Pregnancy produces transient insulin resistance, manifest as elevated postprandial glycemia, fasting hyperlipidemia in the form of increased triglycerides, LDL particles, and free fatty acids and accelerated ketosis. Non-diabetic pregnancy is also associated with increased blood levels of plasminogen activator inhibitor-1, TNF-α, and C-reactive protein (CRP), all markers of increased inflammatory response (Crowther et al., 2005).
The aim of our study was to investigate the role of inflammatory markers of innate immunity in pregnant females with or without diabetes mellitus and its significance.

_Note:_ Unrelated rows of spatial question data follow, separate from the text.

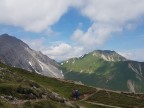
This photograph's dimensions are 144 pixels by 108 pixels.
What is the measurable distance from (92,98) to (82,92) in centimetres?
1296

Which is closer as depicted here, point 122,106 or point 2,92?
point 2,92

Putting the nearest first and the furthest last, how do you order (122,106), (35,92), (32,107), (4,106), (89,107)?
1. (4,106)
2. (32,107)
3. (35,92)
4. (89,107)
5. (122,106)

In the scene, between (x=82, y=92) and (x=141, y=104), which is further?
(x=82, y=92)

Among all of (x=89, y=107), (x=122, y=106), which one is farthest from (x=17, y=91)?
(x=122, y=106)

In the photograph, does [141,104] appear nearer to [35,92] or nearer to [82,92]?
[82,92]

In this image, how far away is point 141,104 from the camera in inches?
4587

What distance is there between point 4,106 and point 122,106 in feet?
228

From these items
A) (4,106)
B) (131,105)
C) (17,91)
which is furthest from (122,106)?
(4,106)

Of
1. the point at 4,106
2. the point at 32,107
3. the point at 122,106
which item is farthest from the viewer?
the point at 122,106

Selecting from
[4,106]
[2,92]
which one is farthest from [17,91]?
[4,106]

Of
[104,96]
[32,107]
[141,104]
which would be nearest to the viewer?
[32,107]

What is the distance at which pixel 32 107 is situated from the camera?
56.6 m

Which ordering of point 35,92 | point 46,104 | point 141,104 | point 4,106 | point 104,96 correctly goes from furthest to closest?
point 104,96 → point 141,104 → point 35,92 → point 46,104 → point 4,106

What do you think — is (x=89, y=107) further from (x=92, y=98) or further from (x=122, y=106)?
(x=92, y=98)
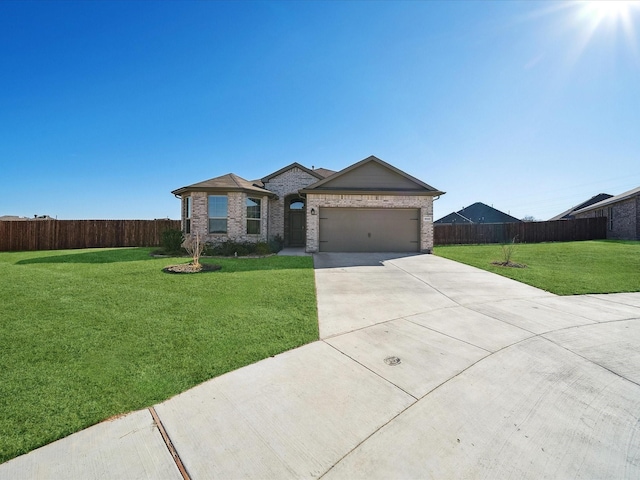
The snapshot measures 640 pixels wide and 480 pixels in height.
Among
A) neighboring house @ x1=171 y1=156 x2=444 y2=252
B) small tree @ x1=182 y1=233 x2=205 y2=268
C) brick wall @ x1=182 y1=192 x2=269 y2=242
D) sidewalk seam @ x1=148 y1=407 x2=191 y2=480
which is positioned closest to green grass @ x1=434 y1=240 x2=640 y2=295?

This study was carried out on 60 subjects. They were classified into three groups: group A (20 pregnant females with gestational diabetes), group B (20 healthy pregnant females without diabetes mellitus nor any other complications of pregnancy) and group C (20 healthy non pregnant females as a control group).
Our results can be summarized as follow:
- Age, gravidity and parity had no statistical significant differences between the three studied groups. Body mass index (BMI) in group A was statistically higher than group B and C.
- As regarding blood picture, Hb levels were statistically higher in group C than other groups. WBCs counts were higher in the pregnant groups (A&B) versus the control subjects (group C). Platelets did not differ significantly among groups.
- For fasting blood glucose, group A had the highest levels which were statistically important versus other groups. There were no significant variances in serum fasting insulin between the studied groups but there were a high fasting glucagon levels in group A with significant values against other groups.
- Group A had the significantly the highest levels of inflammatory markers; CRP and serum complement (C3 & C4).
Finally, a close association between elevated levels of inflammatory markers and development of gestational diabetes mellitus might be found.